TASK INSTRUCTIONS
Look through the material below. Copy each line that contains the string "frames".

******

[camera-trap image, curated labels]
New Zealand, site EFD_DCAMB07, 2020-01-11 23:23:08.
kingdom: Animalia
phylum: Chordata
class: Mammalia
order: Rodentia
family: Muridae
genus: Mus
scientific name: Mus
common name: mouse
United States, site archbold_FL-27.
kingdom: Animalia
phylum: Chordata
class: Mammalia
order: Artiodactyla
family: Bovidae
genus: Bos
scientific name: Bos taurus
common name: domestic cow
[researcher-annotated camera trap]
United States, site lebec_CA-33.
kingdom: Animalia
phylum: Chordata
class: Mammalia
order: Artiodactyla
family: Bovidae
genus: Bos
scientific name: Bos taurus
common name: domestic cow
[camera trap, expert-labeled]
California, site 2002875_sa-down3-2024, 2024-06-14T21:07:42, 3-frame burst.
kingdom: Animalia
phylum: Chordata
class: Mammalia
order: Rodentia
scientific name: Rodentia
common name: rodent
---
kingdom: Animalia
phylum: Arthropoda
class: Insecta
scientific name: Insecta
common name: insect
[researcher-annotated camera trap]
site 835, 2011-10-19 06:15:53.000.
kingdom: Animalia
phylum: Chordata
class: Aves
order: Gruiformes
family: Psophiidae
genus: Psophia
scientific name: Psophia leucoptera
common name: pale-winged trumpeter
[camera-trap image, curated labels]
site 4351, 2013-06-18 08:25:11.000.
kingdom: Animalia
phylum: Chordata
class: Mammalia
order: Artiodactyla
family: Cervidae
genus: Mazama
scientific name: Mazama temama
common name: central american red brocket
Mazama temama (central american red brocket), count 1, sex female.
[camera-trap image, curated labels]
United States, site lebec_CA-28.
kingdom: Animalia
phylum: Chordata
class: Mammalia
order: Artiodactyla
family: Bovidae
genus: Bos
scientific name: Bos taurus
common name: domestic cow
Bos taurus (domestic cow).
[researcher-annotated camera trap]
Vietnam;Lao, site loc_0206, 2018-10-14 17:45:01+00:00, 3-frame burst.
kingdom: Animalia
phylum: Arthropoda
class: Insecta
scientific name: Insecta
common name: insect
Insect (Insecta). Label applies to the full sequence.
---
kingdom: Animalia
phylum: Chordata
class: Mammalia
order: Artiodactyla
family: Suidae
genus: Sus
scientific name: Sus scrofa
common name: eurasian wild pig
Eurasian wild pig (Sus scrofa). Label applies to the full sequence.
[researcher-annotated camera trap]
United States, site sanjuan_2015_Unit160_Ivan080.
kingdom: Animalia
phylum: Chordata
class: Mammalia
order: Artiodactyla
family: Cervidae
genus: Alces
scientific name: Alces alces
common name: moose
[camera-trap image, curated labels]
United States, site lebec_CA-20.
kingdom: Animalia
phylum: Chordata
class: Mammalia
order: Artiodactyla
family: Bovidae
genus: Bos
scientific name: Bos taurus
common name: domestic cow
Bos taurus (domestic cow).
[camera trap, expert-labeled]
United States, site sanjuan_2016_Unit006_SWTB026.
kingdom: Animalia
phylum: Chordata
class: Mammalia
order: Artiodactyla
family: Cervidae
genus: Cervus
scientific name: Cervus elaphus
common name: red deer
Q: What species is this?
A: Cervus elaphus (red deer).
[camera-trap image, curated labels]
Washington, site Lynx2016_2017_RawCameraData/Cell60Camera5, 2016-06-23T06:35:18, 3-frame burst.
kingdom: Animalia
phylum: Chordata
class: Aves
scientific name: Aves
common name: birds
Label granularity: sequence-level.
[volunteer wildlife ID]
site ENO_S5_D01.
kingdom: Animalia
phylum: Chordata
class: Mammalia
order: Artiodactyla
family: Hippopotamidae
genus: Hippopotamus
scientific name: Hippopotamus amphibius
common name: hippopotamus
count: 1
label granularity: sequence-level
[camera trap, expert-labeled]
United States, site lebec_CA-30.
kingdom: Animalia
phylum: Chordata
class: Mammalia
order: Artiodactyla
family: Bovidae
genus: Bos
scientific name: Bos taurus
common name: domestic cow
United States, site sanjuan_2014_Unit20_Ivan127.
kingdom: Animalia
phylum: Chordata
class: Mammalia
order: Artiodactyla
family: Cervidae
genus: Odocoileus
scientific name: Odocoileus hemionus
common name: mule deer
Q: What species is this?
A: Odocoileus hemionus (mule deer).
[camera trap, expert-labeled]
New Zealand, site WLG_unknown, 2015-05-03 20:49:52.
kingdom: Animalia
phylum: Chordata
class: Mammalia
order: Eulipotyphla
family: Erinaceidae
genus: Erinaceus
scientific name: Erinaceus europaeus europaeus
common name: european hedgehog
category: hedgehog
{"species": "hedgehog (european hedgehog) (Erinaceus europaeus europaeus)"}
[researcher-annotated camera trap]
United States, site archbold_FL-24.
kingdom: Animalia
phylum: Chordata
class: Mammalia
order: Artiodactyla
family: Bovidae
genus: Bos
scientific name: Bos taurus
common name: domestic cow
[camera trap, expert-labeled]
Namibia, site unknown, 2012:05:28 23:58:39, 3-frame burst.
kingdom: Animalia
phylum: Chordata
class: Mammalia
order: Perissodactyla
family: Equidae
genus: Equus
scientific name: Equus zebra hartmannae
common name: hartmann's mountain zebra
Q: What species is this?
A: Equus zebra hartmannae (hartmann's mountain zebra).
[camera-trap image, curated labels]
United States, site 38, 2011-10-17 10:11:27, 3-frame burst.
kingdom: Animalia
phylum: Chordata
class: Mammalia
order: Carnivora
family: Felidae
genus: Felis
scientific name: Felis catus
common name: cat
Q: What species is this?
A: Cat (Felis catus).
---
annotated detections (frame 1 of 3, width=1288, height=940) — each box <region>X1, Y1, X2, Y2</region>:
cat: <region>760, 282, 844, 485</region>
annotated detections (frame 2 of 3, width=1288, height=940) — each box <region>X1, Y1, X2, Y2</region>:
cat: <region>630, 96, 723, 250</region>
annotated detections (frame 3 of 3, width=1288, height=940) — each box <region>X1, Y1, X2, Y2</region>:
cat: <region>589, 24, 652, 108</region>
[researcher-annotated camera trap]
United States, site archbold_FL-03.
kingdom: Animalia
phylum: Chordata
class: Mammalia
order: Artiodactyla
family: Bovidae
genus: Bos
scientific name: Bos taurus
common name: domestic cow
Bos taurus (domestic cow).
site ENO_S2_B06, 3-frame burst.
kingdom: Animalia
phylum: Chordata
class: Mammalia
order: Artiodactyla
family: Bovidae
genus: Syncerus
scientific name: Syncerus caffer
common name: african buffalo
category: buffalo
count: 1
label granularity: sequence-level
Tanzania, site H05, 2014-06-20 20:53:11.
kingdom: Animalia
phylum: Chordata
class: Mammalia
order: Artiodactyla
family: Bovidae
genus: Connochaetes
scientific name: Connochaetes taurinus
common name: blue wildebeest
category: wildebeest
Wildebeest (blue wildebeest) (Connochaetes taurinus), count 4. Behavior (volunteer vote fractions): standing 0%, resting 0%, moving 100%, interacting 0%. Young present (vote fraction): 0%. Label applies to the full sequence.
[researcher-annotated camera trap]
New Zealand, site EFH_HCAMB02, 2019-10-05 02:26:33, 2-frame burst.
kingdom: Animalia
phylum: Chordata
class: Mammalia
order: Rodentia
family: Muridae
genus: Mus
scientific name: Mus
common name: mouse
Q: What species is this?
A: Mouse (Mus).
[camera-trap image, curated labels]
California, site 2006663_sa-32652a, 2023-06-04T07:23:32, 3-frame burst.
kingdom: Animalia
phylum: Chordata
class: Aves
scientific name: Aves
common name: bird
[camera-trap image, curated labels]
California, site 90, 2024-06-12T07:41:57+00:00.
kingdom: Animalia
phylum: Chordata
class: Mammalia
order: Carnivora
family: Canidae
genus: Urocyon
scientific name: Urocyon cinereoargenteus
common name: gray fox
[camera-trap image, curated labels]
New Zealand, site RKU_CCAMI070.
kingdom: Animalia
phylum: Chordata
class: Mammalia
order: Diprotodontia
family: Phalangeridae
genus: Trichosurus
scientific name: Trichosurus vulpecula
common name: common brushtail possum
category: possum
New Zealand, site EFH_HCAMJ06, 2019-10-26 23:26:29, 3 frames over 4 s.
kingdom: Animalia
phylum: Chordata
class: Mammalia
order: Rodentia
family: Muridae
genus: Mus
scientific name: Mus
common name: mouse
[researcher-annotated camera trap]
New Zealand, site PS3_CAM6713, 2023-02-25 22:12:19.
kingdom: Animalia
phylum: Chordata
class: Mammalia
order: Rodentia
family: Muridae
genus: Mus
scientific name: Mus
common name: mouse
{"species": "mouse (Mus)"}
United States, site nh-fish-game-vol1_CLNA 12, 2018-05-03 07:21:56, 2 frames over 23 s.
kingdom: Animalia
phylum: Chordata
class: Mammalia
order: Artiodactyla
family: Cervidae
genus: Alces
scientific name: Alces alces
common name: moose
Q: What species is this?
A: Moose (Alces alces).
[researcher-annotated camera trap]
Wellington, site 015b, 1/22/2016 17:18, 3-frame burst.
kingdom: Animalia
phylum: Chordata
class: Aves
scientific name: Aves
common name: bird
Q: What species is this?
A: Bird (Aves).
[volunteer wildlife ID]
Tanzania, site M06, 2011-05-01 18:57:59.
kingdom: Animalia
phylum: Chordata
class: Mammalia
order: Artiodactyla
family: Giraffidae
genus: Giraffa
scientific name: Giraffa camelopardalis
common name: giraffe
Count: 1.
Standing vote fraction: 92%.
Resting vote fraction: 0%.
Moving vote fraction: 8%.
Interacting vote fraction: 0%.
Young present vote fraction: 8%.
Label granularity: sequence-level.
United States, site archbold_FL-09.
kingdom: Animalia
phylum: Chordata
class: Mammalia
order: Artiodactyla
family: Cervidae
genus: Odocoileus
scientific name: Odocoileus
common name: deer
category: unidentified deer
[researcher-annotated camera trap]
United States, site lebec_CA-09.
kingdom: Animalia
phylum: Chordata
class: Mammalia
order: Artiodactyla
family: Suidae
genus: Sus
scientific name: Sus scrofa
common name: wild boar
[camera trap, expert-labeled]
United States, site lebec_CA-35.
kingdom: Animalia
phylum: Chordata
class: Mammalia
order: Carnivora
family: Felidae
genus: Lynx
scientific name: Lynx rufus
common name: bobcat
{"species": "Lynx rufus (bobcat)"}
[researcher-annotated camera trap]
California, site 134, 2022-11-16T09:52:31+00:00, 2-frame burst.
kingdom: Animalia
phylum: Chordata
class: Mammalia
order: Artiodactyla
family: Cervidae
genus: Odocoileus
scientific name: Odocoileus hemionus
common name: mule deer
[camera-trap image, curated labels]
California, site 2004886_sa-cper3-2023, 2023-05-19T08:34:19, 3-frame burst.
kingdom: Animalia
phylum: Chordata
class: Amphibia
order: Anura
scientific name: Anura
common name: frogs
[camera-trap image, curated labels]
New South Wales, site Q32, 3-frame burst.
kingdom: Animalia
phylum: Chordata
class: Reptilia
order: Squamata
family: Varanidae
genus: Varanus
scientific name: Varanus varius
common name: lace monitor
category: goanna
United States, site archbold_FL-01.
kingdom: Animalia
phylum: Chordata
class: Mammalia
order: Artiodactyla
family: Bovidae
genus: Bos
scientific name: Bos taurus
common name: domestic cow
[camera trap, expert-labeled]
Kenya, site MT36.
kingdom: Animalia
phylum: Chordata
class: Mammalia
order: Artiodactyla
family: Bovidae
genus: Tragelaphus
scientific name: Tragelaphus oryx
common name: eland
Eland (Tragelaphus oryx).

******

ANSWER BOX
New Zealand, site EFH_HCAMJ06, 2019-10-26 23:26:29, 3 frames over 4 s.
United States, site nh-fish-game-vol1_CLNA 12, 2018-05-03 07:21:56, 2 frames over 23 s.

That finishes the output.